Hundreds of years of psychic research: Shit all result; procession of charlatans and impostures; no application; no advancement of human knowledge; not even conclusive evidence of paranormal phenomena. 200-300 years of scientific research: Modern industrial society; life-spans beyond 30; an advanced understanding of how the universe works. And I would never prejudge a research programme simply because it was only aimed at abstract knowledge.
Remember what I said earlier about just throwing numbers at stuff to make a point?
In point of fact I don't remember. And I do not need your permission to make an argument
Hundreds of years?
Prophets, soothsayers, spiritualists, diviners, and mystics have been common throughout human history. They were no more successful then than they are now.
I could argue that medicine has been researched for nearly 3000 years and it took a whole 2900 of those years for "modern medicine" to actually have exceptional results.
How much does modern medicine, as it is actually practised, owe to Hippocrates, or Galen, or even to Paracelsus? There is a Hippocratic oath, but this is an ethical consideration.
Oh or astronomy, since you specifically mentioned "how the universe works", has been around since before that even.
Sounds to me more like 1000's of years...
And when did Copernicus work?

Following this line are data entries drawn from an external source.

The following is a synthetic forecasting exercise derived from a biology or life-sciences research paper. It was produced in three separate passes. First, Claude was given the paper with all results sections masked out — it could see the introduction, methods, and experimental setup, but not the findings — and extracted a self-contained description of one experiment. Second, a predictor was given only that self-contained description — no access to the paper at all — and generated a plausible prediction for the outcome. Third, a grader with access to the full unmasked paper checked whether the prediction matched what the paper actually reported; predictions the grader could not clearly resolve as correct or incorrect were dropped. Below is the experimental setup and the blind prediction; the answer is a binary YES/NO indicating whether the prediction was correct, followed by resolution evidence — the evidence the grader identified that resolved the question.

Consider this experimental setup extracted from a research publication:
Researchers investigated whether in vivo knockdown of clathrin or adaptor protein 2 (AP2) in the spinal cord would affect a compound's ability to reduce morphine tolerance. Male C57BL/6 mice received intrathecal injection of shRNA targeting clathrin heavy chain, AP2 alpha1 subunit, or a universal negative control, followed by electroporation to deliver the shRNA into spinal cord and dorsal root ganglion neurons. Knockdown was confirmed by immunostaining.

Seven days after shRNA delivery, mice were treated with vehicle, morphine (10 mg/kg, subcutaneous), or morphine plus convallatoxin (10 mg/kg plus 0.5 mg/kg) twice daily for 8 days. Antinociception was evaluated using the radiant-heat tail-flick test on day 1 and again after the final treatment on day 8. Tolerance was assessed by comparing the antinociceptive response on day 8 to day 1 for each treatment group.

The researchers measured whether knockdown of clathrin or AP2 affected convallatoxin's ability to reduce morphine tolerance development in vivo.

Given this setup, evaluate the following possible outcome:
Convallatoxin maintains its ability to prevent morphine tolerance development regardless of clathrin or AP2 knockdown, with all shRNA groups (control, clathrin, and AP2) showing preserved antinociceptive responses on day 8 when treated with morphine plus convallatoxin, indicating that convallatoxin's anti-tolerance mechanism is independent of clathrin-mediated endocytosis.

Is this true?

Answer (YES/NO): NO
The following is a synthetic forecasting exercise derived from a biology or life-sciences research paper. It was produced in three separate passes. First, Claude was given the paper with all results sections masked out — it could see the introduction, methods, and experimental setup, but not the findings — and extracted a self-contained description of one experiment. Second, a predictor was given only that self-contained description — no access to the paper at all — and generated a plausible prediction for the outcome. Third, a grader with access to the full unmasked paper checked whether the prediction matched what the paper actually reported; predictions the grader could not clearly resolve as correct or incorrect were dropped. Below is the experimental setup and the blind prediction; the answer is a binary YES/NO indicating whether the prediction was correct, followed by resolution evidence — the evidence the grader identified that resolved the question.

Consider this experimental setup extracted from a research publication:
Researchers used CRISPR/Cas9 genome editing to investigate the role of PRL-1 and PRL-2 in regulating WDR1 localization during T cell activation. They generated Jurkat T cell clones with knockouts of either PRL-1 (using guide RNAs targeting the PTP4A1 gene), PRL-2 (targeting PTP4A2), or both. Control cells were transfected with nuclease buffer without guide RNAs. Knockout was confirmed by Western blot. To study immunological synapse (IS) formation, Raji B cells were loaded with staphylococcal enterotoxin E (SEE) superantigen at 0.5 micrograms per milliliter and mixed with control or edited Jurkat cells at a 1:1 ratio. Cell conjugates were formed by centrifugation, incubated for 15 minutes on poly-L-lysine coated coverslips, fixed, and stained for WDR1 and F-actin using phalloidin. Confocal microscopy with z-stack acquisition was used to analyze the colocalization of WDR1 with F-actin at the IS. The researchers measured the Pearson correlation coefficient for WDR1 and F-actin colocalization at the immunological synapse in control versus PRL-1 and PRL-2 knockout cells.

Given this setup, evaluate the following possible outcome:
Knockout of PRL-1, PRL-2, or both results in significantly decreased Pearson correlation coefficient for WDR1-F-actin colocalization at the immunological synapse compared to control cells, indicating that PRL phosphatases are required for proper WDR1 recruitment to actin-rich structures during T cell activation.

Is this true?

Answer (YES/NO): YES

The 16th century? You're not going to understand much of astronomy with a geocentric universe.
Therefore, by your own standard, we should at least allow for three millennium of research into each and every field before we can access whether or not it is useful or not. To me, that seems like a bit extreme, but maybe I'm just not as generous as you.
By your standards actually. I made no such specification.
And I would never prejudge a research programme simply because it was only aimed at abstract knowledge.
Right, unless it didn't show the results you wanted.
Again, you are being gratuitous. I made no such specification. I do insist that if a claim is advanced, then evidence must be proferred in its support. I am perfectly justified to dismiss a claim without evidence.
Is that a fair comparison though? If you spend 90% of your time,money and resources on one area,and 10% on another,which of those will prosper?
The programme that prospers will be the one that consistently shows convincing evidence, and reliably answers questions. This programme will eventually attract the most funding.
I'd guess that a field that had less money and was looked down on would under preform. But thats just me.
Maybe we should be looking at research money and not something silly like time?
Again, a field that has no theoretical basis, no practical demonstration, negligible evidence will also under perform. But that's just me.